The Complete Egg

The before, during and after of a molar pregnancy, with a side of chemo and a 12 month wait before ttc. And most recently: experience of a healthy pregnancy.

Sunday, December 16, 2007

I've really enjoyed the comments that some people have been posting. Thank you for your well wishes and putting up with my spelling mistakes and overuse of certain words ("great" and "so" and "such"). I reread my posts after the fact and am too lazy to go back and change things. The comments help me to feel connected to a community. I've sort of fell off with the forum that I use to frequent.

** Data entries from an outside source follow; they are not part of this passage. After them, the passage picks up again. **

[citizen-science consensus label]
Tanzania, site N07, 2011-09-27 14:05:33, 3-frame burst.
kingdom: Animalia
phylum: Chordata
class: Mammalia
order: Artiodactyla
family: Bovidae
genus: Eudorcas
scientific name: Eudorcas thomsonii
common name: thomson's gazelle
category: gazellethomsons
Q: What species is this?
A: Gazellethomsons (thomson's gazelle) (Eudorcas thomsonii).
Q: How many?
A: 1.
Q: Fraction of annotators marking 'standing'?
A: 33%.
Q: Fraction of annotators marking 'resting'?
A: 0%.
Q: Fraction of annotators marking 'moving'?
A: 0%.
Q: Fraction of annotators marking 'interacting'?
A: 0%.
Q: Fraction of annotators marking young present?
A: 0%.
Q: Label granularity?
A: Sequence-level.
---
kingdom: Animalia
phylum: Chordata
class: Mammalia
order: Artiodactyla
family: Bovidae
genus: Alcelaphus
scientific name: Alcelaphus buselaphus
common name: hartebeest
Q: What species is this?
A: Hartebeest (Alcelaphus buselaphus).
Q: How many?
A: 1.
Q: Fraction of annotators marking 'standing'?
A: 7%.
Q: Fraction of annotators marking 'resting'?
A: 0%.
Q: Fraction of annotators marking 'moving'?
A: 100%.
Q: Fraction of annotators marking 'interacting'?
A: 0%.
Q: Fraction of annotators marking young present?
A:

I'm not sure why. Maybe I'll try that out again. Anna, if you are reading, I'd like to email you so if you don't mind, would you share your email address in a comment?
Last week was a very long week and I was quite tired. It was the week after our Christmas party and I think I was playing catch up with sleep all week. It was a fantastic party though! What a nice energy. Friendly people and a good mix of people. Everyone was very sociable. I was glad it went so well. Sometimes throwing a party can be a bit anxiety producing. I was up quite late and I really wanted to go to bed at 10pm but everyone didn't leave until about 2:00.

This week we have the Christmas concert and then mostly a lot of fun crafts and movie days leading up to Christmas. We don't get off until the 21st this year so it's quite close to Christmas. Everyone is just done. I don't know how we'll pull off this concert but somehow it always comes together.

I'm feeling baby movement all the time now. Malcolm actually felt a kick too! It was amazing. That was in the 21st week. He was so amazed by the experience. It's interesting because it hasn't happened since. I've felt a lot of movement but he hasn't felt it on the outside. It must have been some fluke and the baby was positioned just right or gave a particularly hard kick or punch. I have truly been soaking in these incredible moments. It is such an amazing process growing new life inside of you. I feel very present and grateful.

Malcolm and I had the experience of being given baby "advice" at my staff Christmas party. I tried to hear it as storytelling instead of advice so that I wouldn't get annoyed. It seemed to work for me. I didn't take any of it personally and just listened for the love in their stories about their babies. Why do people feel the need to give advice about your expected baby? Everybody's experience is so personal and unique. I just don't think that you can generalize.

I also had the experience of talking with our secretary too, who had 3 miscarriages before her third child. We talked about the anxiety and insecurities that are present in the healthy pregnancy. It was cathartic to talk to someone who went through a very difficult time with pregnancy also. She's a lovely woman and talked very openly with me about that time in her life.

My students now know that I am pregnant. One little boy came in to class in the morning and flat out asked, "Are you pregnant?". So, I told the whole class and they are so excited. It has prompted many questions and comments. Many are thinking of names for the baby. The same grade one boy came in another morning and said, "My brother says that stress will harm the baby." He followed that by saying, "I don't really know what that means though". They've been coming out with some really funny things. I need to start writing more of what they say down.

So, I better be off to bed. I do reflect on how much love and well wishes are coming my way now that I am pregnant. I could have used this same kind of support with my pregnancy losses but maybe I was not open enough about the pain that I was going through. It felt so personal and I didn't want to share it but maybe I could have been open to receiving love and help. Mostly, I just felt like people wanted to avoid that pain. So, I'm sending out my love now to all the women who are trying to get pregnant or waiting to get pregnant or who have had a loss.